He never should have passed a background check.

An Error By Air Force May Have Opened the Door to Texas Shooting
FBI agents search for clues at the entrance to the First Baptist Church, after a mass shooting that killed 26 people in Sutherland Springs, Texas on November 6, 2017. A gunman wearing all black armed with an assault rifle opened fire on a small-town Texas church during Sunday morning services, killing 26 people and wounding 20 more in the last mass shooting to shock the United States. / AFP PHOTO / Mark RALSTON (Photo credit should read MARK RALSTON/AFP/Getty Images)

A day after a gunman opened fire on unsuspecting parishioners in Sutherland Springs, Texas, the United States Air Force admitted it failed to enter the shooter’s domestic violence court-martial into a federal database. No criminal record on file allowed the gunman to legally purchase firearms, including the rifle he used to kill 26 people.

In 2012, the Air Force court-martialed Devin Patrick Kelley for domestic violence and barred him from owning or buying guns. But in 2016 he legally purchased a rifle he used in his attack on the First Baptist Church during Sunday services.

Under federal law, the conviction for domestic assault by Kelley on his wife and toddler stepson, whose skull he cracked, stops him from legally purchasing the military-style rifle as well as three other guns he bought in the last four years. But without record of his criminal history, his purchases received approval during his background check.

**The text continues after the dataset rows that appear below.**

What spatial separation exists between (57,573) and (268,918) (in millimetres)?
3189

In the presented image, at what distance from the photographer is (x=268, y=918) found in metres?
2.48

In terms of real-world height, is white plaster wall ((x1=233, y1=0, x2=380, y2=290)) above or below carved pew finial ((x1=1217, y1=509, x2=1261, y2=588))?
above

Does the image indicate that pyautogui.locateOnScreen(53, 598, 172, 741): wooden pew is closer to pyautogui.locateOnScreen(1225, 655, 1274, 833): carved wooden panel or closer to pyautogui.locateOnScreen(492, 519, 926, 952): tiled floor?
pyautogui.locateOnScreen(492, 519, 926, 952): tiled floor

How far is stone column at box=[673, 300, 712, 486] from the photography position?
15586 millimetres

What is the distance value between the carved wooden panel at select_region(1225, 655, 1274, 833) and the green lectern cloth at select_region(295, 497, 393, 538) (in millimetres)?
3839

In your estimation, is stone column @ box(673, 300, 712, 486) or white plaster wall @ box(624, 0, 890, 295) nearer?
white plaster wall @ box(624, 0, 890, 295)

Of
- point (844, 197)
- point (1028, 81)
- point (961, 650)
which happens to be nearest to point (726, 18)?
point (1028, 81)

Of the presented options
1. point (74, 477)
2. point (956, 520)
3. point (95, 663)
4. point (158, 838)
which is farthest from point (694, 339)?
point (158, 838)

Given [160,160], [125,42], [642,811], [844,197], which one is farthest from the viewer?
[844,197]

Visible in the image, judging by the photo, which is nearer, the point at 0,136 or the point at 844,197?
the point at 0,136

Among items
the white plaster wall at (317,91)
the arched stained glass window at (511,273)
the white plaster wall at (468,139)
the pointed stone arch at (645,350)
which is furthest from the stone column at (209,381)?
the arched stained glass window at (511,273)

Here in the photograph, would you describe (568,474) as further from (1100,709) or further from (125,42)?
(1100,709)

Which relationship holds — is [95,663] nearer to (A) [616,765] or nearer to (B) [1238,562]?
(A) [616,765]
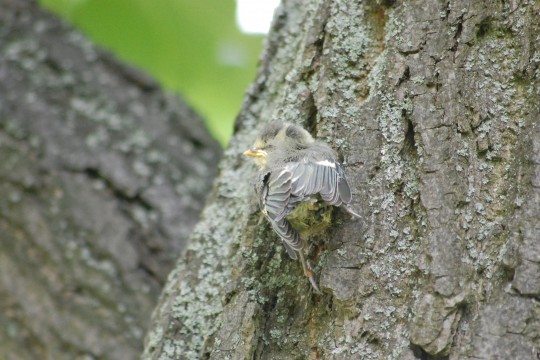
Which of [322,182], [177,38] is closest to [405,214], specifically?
[322,182]

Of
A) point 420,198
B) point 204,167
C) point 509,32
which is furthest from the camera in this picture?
point 204,167

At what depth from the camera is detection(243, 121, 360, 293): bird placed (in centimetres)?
202

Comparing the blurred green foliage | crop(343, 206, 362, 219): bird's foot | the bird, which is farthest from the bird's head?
the blurred green foliage

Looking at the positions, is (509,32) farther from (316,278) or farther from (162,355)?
(162,355)

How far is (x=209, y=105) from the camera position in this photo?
470 cm


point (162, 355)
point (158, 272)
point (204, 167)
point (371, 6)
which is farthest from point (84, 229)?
point (371, 6)

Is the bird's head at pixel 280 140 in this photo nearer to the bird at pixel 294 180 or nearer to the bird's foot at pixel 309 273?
the bird at pixel 294 180

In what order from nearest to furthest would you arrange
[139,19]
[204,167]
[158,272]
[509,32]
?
[509,32]
[158,272]
[204,167]
[139,19]

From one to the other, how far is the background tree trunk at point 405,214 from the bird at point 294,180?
0.06 m

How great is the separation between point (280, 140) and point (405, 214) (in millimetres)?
594

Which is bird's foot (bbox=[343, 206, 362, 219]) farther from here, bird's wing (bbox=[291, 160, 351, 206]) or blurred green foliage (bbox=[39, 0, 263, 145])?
blurred green foliage (bbox=[39, 0, 263, 145])

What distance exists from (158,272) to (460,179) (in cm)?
177

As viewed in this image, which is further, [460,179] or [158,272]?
[158,272]

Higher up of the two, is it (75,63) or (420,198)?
(75,63)
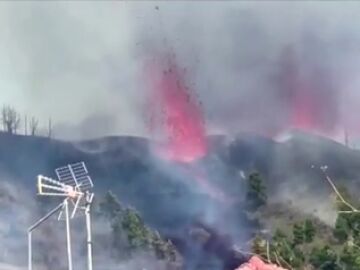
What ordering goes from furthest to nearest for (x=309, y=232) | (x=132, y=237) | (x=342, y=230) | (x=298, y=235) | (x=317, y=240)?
(x=132, y=237), (x=309, y=232), (x=298, y=235), (x=317, y=240), (x=342, y=230)

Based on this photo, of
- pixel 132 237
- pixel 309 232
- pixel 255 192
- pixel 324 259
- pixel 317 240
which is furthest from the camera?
pixel 255 192

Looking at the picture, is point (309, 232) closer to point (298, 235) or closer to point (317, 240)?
point (298, 235)

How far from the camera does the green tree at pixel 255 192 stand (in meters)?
57.8

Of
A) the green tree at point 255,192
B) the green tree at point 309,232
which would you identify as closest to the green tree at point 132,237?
Answer: the green tree at point 255,192

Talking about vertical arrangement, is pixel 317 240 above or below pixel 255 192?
below

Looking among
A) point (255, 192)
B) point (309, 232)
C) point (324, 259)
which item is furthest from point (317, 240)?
point (255, 192)

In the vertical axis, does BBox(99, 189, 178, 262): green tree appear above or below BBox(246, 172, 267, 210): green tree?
below

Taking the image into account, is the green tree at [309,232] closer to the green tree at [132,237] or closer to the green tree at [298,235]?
the green tree at [298,235]

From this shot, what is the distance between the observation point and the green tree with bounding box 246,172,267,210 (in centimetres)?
5781

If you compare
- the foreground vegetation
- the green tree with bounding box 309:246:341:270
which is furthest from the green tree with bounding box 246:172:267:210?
the green tree with bounding box 309:246:341:270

In a statement, the Air Force said, "Initial information indicates that Kelley's domestic violence offense was not entered into the National Criminal Information Center database by the Holloman Air Force Base Office of Special Investigations."

The Air Force has launched a review of how the service handled the criminal records of former Airman Devin P. Kelley following his 2012 domestic violence conviction.”

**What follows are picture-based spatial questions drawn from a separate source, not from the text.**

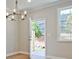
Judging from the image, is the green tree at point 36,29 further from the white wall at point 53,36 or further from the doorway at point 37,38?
the white wall at point 53,36

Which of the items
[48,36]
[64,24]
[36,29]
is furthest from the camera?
[36,29]

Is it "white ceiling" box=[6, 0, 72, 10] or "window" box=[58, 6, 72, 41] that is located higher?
"white ceiling" box=[6, 0, 72, 10]

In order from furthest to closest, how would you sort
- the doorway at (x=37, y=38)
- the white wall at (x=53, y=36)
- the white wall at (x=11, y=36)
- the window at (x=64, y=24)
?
the white wall at (x=11, y=36), the doorway at (x=37, y=38), the window at (x=64, y=24), the white wall at (x=53, y=36)

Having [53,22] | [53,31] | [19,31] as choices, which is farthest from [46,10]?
[19,31]

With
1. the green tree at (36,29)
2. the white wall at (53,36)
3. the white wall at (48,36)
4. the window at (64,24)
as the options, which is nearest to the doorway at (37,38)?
the green tree at (36,29)

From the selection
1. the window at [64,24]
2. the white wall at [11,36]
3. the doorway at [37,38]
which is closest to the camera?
the window at [64,24]

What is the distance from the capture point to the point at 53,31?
438cm

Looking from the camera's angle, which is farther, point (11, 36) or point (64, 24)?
point (11, 36)

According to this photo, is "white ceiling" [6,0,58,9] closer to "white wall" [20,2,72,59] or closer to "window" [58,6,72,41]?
"white wall" [20,2,72,59]

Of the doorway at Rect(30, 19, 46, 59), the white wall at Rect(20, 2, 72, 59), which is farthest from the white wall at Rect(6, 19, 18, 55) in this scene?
the white wall at Rect(20, 2, 72, 59)

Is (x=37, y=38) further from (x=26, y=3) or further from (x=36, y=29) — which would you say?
(x=26, y=3)

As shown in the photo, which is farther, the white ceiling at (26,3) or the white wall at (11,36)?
the white wall at (11,36)

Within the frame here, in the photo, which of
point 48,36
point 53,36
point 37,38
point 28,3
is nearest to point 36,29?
point 37,38
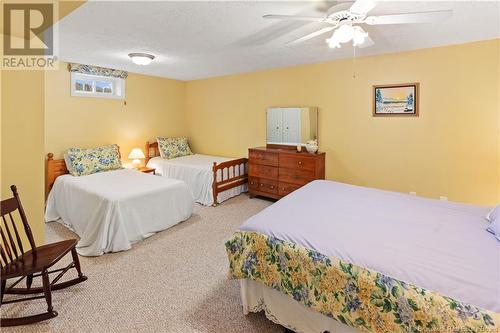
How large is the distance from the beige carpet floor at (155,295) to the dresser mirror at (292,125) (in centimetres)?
218

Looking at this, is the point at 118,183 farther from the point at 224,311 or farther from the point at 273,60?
the point at 273,60

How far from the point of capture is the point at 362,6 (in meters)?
1.70

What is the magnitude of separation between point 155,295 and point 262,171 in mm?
2772

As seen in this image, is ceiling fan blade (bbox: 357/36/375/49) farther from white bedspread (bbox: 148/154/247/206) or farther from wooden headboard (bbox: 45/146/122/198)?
wooden headboard (bbox: 45/146/122/198)

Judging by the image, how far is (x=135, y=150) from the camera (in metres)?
4.93

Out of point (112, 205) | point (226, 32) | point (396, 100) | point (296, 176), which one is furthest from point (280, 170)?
point (112, 205)

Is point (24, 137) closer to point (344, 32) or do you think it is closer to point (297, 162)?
point (344, 32)

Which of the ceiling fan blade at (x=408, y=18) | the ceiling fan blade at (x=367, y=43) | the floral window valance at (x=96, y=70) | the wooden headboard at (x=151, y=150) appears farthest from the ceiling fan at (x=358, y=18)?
the wooden headboard at (x=151, y=150)

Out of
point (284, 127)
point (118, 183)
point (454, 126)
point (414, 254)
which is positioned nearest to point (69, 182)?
point (118, 183)

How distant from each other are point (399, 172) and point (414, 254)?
2569 millimetres

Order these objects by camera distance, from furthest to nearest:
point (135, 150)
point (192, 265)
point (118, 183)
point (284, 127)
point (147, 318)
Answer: point (135, 150) < point (284, 127) < point (118, 183) < point (192, 265) < point (147, 318)

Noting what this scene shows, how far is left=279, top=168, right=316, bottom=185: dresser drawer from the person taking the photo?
4038 millimetres

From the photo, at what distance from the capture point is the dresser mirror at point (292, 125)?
4.28 metres

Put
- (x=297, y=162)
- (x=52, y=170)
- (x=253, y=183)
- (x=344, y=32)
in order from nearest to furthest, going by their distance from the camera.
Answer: (x=344, y=32), (x=52, y=170), (x=297, y=162), (x=253, y=183)
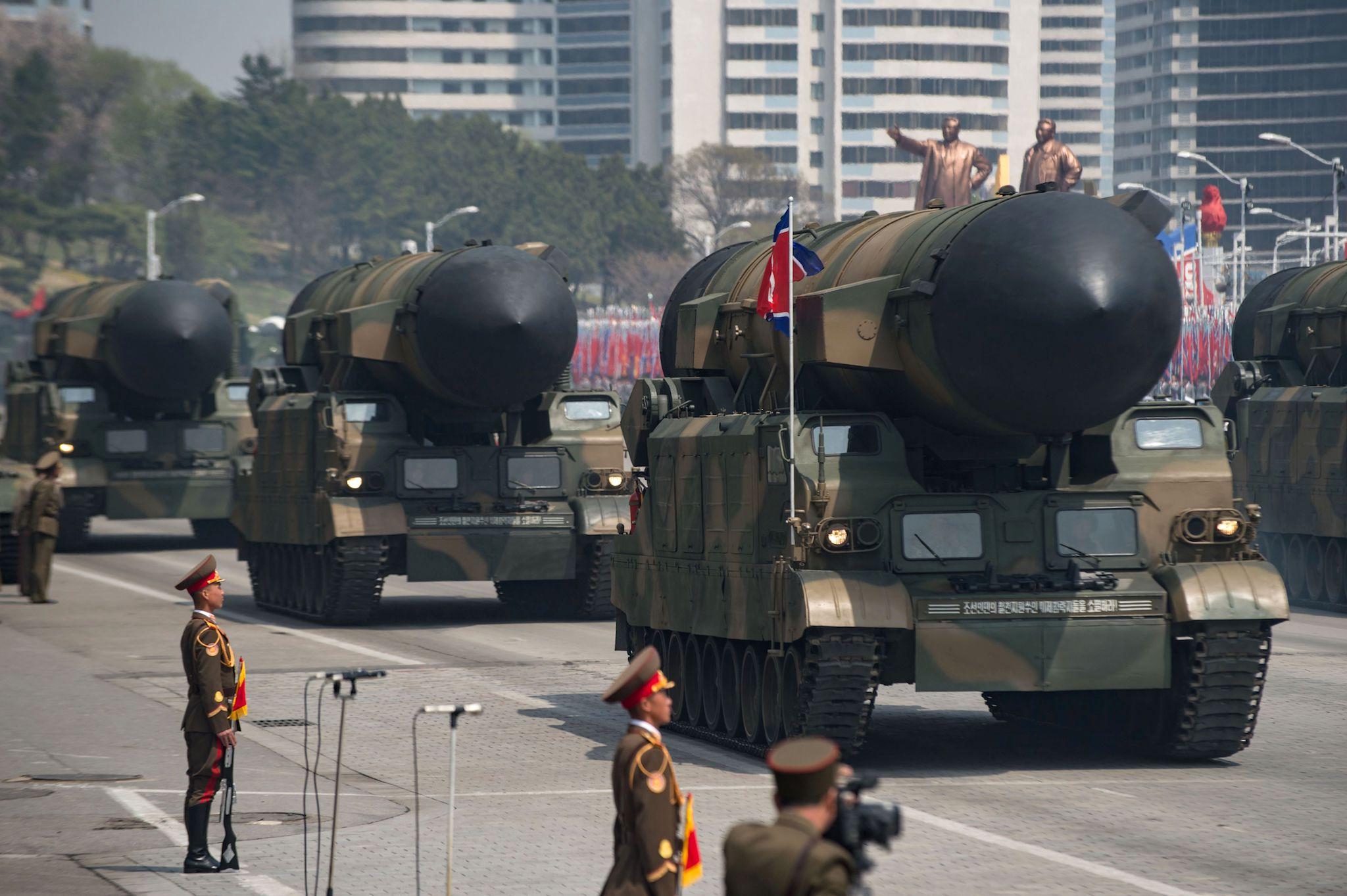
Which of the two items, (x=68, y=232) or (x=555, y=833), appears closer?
(x=555, y=833)

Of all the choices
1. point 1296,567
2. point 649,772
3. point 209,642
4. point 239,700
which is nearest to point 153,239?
point 1296,567

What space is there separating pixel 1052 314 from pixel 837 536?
2188mm

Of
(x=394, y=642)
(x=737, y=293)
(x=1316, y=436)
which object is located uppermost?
(x=737, y=293)

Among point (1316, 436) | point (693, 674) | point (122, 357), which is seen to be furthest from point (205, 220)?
point (693, 674)

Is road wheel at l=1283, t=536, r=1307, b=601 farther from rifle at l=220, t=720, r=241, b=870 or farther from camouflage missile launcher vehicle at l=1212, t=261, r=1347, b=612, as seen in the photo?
rifle at l=220, t=720, r=241, b=870

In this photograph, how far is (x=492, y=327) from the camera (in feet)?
87.2

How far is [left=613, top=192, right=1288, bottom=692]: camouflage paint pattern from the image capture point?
15953mm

Their official statement said Heather Wilson, the Air Force secretary, and Gen. David Goldfein, the Air Force chief of staff, ordered the Air Force inspector general to “conduct a complete review of the Kelley case.” They also will investigate whether other convictions were not reported or entered into the federal database for firearms background checks.

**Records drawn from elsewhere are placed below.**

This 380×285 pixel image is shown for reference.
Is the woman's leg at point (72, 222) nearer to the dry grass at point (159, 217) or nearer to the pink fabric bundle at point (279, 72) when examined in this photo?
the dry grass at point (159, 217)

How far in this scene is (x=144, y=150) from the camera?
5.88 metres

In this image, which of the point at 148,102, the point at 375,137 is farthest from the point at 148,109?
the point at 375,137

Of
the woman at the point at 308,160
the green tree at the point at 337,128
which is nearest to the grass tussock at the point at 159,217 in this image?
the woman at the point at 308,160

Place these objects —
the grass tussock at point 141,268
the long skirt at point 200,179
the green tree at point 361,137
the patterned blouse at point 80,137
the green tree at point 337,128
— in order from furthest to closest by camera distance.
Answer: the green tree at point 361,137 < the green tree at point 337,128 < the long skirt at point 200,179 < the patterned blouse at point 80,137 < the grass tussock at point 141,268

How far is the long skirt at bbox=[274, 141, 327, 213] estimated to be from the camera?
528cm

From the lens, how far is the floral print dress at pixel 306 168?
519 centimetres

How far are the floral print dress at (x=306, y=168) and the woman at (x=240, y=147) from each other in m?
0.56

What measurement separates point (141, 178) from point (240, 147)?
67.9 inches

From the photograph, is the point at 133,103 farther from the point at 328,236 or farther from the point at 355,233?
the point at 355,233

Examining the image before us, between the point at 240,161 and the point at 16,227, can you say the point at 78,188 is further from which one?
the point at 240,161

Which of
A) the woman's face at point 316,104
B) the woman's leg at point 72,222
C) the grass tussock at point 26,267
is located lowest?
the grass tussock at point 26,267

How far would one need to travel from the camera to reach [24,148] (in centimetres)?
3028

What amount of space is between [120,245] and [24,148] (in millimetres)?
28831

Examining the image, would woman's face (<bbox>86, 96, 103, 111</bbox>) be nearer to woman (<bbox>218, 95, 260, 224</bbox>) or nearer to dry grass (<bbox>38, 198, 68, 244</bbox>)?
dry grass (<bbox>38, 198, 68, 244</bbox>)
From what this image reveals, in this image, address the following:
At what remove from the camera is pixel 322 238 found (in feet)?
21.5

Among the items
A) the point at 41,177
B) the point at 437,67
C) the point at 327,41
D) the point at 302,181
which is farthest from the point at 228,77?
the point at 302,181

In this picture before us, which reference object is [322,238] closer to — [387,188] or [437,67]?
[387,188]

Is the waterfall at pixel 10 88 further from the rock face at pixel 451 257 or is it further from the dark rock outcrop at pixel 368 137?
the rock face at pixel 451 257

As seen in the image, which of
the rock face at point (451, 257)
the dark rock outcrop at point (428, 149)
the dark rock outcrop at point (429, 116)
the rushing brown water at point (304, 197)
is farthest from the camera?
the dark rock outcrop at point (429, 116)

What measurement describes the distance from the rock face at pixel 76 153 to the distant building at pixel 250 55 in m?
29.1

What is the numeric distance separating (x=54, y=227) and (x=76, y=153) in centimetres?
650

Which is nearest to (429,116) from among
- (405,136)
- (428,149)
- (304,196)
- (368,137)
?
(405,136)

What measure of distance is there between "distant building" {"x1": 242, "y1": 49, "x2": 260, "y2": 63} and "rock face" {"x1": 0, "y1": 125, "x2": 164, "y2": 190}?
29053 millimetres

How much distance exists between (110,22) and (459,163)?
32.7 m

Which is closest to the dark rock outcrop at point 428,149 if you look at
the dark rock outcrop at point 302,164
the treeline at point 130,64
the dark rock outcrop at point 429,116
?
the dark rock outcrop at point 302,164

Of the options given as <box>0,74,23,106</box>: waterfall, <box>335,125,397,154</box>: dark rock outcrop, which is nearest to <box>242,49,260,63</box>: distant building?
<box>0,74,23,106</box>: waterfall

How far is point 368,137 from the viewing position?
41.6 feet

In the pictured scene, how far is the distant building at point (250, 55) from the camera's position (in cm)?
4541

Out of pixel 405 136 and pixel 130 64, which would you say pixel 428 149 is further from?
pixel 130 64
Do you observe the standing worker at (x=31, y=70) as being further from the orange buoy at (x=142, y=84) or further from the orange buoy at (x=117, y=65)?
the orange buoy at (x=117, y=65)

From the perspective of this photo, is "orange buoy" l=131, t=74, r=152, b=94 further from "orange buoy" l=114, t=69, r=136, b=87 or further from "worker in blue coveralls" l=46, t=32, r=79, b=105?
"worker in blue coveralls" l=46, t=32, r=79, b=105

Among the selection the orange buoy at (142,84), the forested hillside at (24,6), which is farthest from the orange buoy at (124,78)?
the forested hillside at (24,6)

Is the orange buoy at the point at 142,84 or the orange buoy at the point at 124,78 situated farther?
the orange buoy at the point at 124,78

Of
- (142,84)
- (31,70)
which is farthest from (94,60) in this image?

New York Democratic Senator Kirsten Gillibrand sent a letter to Secretary of Defense James Mattis calling on him to start an audit of each military criminal case over the past decade requiring military to notify the FBI of the outcome and verify each notification was made and was accurate.

If this can happen in one case, it could happen in others... I request that you immediately initiate an audit of all military criminal investigative organizations.”

“Hearing that the shooter was a former service member with military convictions for domestic violence was even more troubling. However, learning that this senseless act of violence might have been prevented if only the proper form was filled out by military investigators was absolutely devastating,” wrote Gillibrand, a member of the Senate Armed Services Committee.

“A deadly failure, a colossal failure, they need to make sure it doesn’t happen again,” said Texas Representative Joaquin Castro. “There’s going to be a lot of remediating that has to go on to track down anybody else who might have fell through the cracks, whose records they might not have forwarded,” the Texas Democrat added.

Senator Richard Blumenthal demanded the Department of Defense give answers on “how this process failed.”